Start of Supplied passage

Thread: PostgreSQL 8.3 XML parser seems not to recognize the DOCTYPE element in XML files

PostgreSQL 8.3 XML parser seems not to recognize the DOCTYPE element in XML files

From
"Lawrence Oluyede"
Date:
As specified in the W3C Recommendation for XML the DOCTYPE element is
perfectly valid in a document.
I have a bunch of XML files generated by the boost library which
contains a doctype like this:

<!DOCTYPE boost_serialization>

which lies within the bound of the recommendation
(http://www.w3.org/TR/xml/#sec-prolog-dtd):

"Note that it is possible to construct a well-formed document
containing a doctypedecl that neither points to an external subset nor
contains an internal subset."

PostgreSQL 8.3 instead doesn't allow the insertion of XML with doctype
in its new native data type returning this error message:

"""
ERROR:  invalid XML content
DETAIL:  Entity: line 2: parser error : StartTag: invalid element name
<!DOCTYPE foo>
 ^

********** Error **********

ERROR: invalid XML content
SQL state: 2200N
Detail: Entity: line 2: parser error : StartTag: invalid element name
<!DOCTYPE foo>
"""

This kind of behavior surprises me because pgsql has been compiled
with the following flags on the development machine:
 ./configure --with-python --with-openssl --with-pam --with-libxml
--with-libxslt --enable-thread-safety --enable-debug

During the configuration stage it creates a Makefile binding the
system version of the libxml2 library which is 2.6.30, the same
library I use through Python (which parses correctly the XML file with
the doctype).

Any hints?

Added to TODO:

* Allow XML to accept more liberal DOCTYPE specifications

  http://archives.postgresql.org/pgsql-general/2008-02/msg00347.php


---------------------------------------------------------------------------

Lawrence Oluyede wrote:
> As specified in the W3C Recommendation for XML the DOCTYPE element is
> perfectly valid in a document.

End of Supplied passage
Start of Information supplied

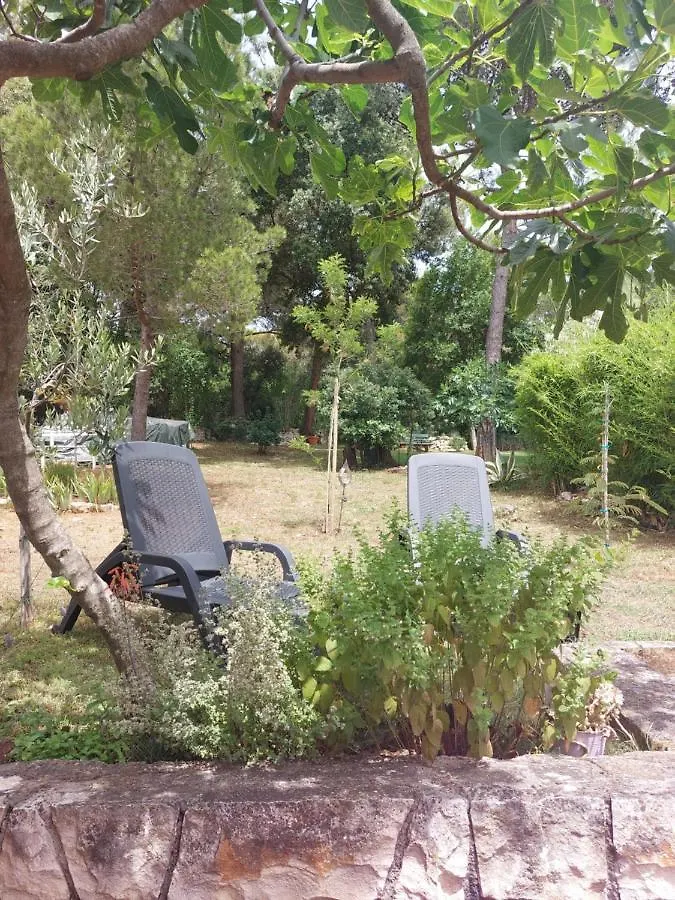 Apartamento Sweet Rovinj Croacia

End of Information supplied

* [Problem A] Translate this sentence from the DOCTYPE thread into Spanish: "As specified in the W3C Recommendation for XML the DOCTYPE element is perfectly valid in a document."
* [Problem B] Copy the part of the DOCTYPE thread between "This kind of" and "the doctype).", inclusive.

* [Task response A] Tal como se especifica en la Recomendación del W3C para XML, el elemento DOCTYPE es perfectamente válido en un documento.

* [Task response B]
This kind of behavior surprises me because pgsql has been compiled
with the following flags on the development machine:
 ./configure --with-python --with-openssl --with-pam --with-libxml
--with-libxslt --enable-thread-safety --enable-debug

During the configuration stage it creates a Makefile binding the
system version of the libxml2 library which is 2.6.30, the same
library I use through Python (which parses correctly the XML file with
the doctype).